This page describes how to reproduce the DeepImpact experiments in the following paper:
Antonio Mallia, Omar Khattab, Nicola Tonellotto, and Torsten Suel. Learning Passage Impacts for Inverted Indexes. SIGIR 2021.
Here, we start with a version of the MS MARCO passage corpus that has already been processed with DeepImpact, i.e., gone through document expansion and term reweighting. Thus, no neural inference is involved.
You can skip the data prep and indexing steps if you use our pre-built indexes. Skip directly down to the "Retrieval" section below.

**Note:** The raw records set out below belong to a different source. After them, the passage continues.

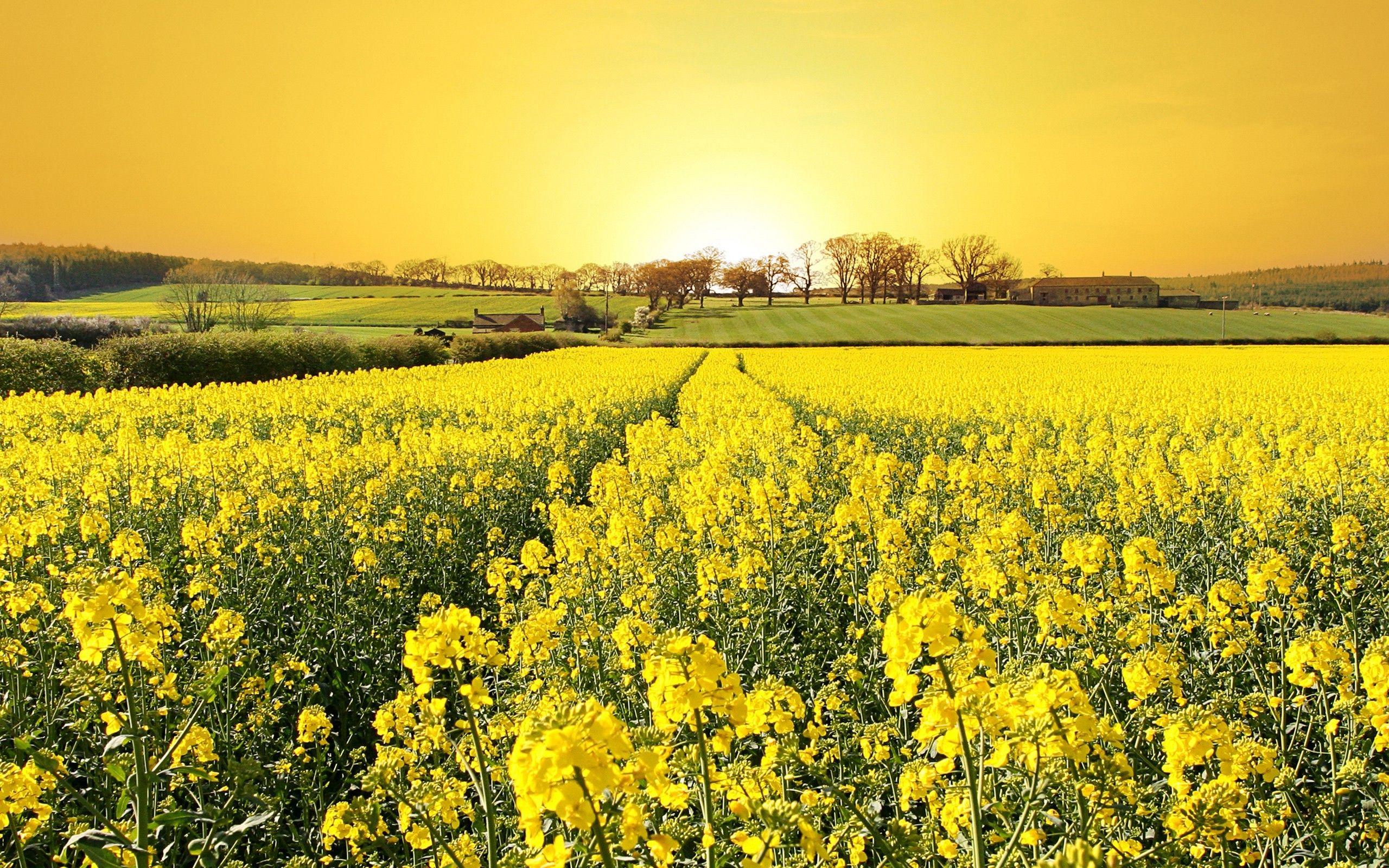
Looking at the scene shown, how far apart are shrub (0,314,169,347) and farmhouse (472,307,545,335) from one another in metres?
49.7

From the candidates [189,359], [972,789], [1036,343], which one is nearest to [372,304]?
[1036,343]

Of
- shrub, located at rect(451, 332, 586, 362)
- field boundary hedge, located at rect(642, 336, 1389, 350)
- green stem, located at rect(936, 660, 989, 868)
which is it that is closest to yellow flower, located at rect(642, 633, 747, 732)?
green stem, located at rect(936, 660, 989, 868)

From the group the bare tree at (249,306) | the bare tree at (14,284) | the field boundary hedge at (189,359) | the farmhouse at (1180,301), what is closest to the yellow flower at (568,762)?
the field boundary hedge at (189,359)

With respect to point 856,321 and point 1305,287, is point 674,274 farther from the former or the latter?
point 1305,287

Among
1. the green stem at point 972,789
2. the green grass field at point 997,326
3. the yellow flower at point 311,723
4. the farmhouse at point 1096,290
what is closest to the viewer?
the green stem at point 972,789

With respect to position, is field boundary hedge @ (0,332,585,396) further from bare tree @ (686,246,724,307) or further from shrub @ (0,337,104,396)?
bare tree @ (686,246,724,307)

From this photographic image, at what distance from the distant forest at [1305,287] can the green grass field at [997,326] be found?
15.6 meters

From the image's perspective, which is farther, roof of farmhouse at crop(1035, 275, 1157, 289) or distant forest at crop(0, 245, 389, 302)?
roof of farmhouse at crop(1035, 275, 1157, 289)

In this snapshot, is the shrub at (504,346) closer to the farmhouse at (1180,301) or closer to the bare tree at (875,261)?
the bare tree at (875,261)

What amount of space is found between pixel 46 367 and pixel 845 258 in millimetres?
97625

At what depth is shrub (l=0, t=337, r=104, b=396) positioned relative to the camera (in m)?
21.3

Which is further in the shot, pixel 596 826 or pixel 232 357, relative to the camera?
pixel 232 357

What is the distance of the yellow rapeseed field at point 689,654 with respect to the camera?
2.28 m

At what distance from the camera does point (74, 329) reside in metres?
33.2
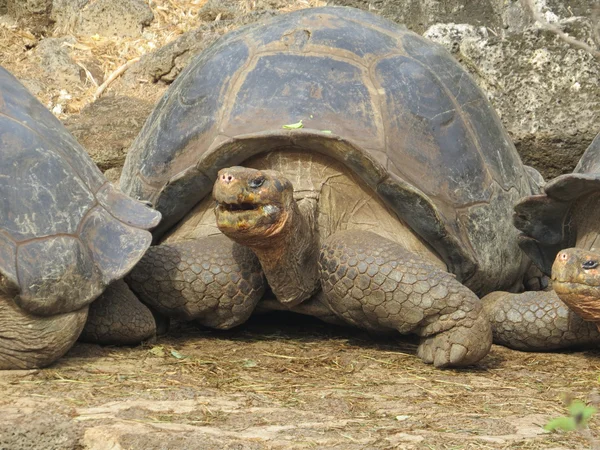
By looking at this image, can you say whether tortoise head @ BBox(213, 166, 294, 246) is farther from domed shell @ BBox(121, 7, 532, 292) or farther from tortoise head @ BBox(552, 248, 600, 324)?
tortoise head @ BBox(552, 248, 600, 324)

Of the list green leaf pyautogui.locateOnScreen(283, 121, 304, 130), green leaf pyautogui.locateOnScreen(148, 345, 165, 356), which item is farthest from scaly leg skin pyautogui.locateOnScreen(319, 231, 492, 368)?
green leaf pyautogui.locateOnScreen(148, 345, 165, 356)

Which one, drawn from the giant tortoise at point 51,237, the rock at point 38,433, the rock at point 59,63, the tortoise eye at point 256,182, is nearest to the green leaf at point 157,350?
the giant tortoise at point 51,237

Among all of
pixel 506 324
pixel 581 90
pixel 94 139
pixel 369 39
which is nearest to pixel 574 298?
pixel 506 324

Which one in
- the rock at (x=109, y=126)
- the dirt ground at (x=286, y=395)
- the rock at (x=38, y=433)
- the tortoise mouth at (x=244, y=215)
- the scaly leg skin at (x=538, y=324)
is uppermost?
the rock at (x=109, y=126)

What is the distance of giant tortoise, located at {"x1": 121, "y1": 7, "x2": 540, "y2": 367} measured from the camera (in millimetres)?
4027

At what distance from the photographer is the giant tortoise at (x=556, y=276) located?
410 centimetres

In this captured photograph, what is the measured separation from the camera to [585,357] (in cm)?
443

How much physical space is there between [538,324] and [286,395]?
4.48 feet

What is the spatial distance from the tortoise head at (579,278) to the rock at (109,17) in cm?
558

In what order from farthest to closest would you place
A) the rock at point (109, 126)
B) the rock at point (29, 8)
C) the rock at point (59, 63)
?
the rock at point (29, 8) → the rock at point (59, 63) → the rock at point (109, 126)

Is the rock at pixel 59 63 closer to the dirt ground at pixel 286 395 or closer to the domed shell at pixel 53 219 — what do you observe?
the dirt ground at pixel 286 395

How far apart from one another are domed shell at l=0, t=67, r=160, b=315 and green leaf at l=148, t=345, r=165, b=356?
1.39 feet

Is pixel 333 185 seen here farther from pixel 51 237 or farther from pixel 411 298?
pixel 51 237

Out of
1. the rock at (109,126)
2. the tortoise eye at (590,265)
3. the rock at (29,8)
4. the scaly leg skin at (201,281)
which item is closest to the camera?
the tortoise eye at (590,265)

We're going to use the repository's root directory as the working directory. First, we need to download and extract the MS MARCO passage dataset with DeepImpact processing:
wget https://rgw.cs.uwaterloo.ca/JIMMYLIN-bucket0/data/msmarco-passage-deepimpact.tar -P collections/
tar xvf collections/msmarco-passage-deepimpact.tar -C collections/
To confirm, msmarco-passage-deepimpact.tar
is 3.6 GB and has MD5 checksum fe827eb13ca3270bebe26b3f6b99f550
.
We can now index these docs:
python -m pyserini.index.lucene \
--collection JsonVectorCollection \
--input collections/msmarco-passage-deepimpact/ \
--index indexes/lucene-index.msmarco-passage-deepimpact/ \
--generator DefaultLuceneDocumentGenerator \
--threads 12 \
--impact --pretokenized
The important indexing options to note here are --impact --pretokenized
: the first tells Anserini not to encode BM25 doclengths into Lucene's norms (which is the default) and the second option says not to apply any additional tokenization on the DeepImpact tokens.
Upon completion, we should have an index with 8,841,823 documents. The indexing speed may vary; on a modern desktop with an SSD (using 12 threads, per above), indexing takes around 15 minutes.
If you've skipped the data prep and indexing steps and wish to directly use our pre-built indexes, use
--index msmarco-passage-deepimpact
in the command below.
To ensure that the tokenization in the index aligns exactly with the queries, we use pre-tokenized queries, which are already included in Pyserini. We can run retrieval as follows:
python -m pyserini.search.lucene \
--index indexes/lucene-index.msmarco-passage-deepimpact/ \
--topics msmarco-passage-dev-subset-deepimpact \
--output runs/run.msmarco-passage-deepimpact.tsv \
--output-format msmarco \
--batch 36 --threads 12 \
--hits 1000 \
--impact
Note that the important option here is --impact
, where we specify impact scoring.
A complete run should take around five minutes.
The output is in MS MARCO output format, so we can directly evaluate:
python -m pyserini.eval.msmarco_passage_eval msmarco-passage-dev-subset runs/run.msmarco-passage-deepimpact.tsv
The results should be as follows:
#####################
MRR @10: 0.3252764133351524
QueriesRanked: 6980
#####################
The final evaluation metric is very close to the one reported in the paper (0.326).